27/01/2016

Remettre en cause ses valeurs c'est assurer sa liberté de pensée

Les valeurs sont importantes dans la vie. On vit avec on grandit avec et elle détermine ce que l'on est. Pourtant la réalité de la vie peut être en contradiction avec ses valeurs.

Etre suisse et avoir des valeurs suisse ne veut pas dire que l'on va fermer les yeux sur des événements passés. Si la Suisse s'est mal comportée, comme d'autre pays pendant la seconde guerre mondiale, il ne faut pas fermer les yeux et se contenter de dire que la Suisse est un grand pays!

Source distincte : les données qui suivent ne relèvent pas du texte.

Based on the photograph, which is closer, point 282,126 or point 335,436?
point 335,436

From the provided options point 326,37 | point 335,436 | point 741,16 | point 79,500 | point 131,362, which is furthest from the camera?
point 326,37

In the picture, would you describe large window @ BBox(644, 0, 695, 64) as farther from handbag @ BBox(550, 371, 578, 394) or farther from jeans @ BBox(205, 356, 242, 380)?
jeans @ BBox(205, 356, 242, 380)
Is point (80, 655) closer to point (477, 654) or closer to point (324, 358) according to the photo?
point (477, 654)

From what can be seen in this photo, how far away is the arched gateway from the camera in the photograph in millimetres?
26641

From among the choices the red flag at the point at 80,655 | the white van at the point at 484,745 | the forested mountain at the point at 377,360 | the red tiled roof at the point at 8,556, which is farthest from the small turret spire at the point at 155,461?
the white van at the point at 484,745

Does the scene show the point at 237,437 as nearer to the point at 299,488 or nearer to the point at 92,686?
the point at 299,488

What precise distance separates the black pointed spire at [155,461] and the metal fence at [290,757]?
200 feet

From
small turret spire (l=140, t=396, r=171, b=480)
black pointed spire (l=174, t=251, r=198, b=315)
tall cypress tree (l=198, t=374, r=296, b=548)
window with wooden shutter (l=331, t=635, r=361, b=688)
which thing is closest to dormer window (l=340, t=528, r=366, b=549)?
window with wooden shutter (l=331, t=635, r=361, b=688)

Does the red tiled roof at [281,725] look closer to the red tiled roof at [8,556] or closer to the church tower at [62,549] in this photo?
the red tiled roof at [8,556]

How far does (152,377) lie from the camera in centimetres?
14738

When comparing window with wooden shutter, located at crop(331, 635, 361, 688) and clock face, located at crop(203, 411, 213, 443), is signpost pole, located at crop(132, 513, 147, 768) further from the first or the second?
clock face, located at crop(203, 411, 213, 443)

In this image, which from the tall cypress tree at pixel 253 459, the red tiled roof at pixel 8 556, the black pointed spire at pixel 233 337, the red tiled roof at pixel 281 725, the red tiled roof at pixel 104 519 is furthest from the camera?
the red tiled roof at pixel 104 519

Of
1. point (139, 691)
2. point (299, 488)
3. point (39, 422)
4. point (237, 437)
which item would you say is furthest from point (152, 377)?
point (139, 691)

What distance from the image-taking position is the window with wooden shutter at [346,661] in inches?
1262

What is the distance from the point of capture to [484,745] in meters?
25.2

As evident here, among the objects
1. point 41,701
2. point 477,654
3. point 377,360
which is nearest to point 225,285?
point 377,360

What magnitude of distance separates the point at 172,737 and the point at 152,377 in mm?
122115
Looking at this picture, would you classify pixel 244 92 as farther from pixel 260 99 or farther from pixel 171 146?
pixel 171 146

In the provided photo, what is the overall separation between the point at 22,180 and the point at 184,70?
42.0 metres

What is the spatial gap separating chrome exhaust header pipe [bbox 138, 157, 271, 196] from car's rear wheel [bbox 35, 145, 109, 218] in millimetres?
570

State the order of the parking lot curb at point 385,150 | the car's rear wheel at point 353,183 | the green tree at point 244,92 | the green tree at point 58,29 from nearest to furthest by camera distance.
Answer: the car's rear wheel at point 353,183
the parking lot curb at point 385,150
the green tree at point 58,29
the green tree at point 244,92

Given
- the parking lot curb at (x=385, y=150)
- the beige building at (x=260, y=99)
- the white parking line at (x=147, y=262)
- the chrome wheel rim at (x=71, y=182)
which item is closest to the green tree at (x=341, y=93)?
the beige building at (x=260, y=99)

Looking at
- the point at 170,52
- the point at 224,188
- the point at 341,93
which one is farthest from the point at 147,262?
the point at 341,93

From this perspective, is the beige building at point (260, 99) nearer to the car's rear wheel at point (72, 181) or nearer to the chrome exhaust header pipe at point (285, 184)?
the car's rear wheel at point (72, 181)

Voici ce qui va se passer aujourd'hui :

 

27 janvier 2016, Parc des Cropettes, Genève, 16h00

Madame, Monsieur, chers amis,

C’est en tant qu’initiatrice du projet cité en titre que je me permets de vous inviter à assister à

la pose d’une plaque commémorative le 27 janvier 2016 à 16:00 au Parc des Cropettes à Genève
(derrière la gare Cornavin, entrée dans le parc en haut de la rue Fort-Barreau, à côté de la nouvelle école)

Cette plaque rappellera que des écoles à Genève ont été utilisées comme camps de triage pour les réfugiés pendant la Seconde guerre mondiale. Les réfugiés juifs représentaient un peu moins de 50% des réfugiés à Genève. Si certaines personnes ont trouvé refuge en Suisse, d’autres en ont été refoulées, puis déportées et assassinées dans les camps de la mort.

Les autorités suisses n’ont pas l’habitude de poser des plaques mémorielles à l’endroit où des faits se sont déroulés. Cette manifestation est l’aboutissement d’un long parcours afin que pour la première fois en Suisse une plaque commémorative soit apposée sur une école qui, pendant la Seconde guerre mondiale, a été un lieu d’internement.

Je remercie chaleureusement les Autorités de la Ville de Genève d’avoir répondu positivement à ma demande.

Dans notre canton plusieurs écoles sont concernées, le choix s’est porté sur celle-ci pour les raisons suivantes :

1) l’école des Cropettes (la petite école) a été un camp dirigé de manière sévère. Plus de cinquante personnes ayant séjourné à l’école des Cropettes ont été refoulées de Suisse et assassinées dans les camps d’extermination.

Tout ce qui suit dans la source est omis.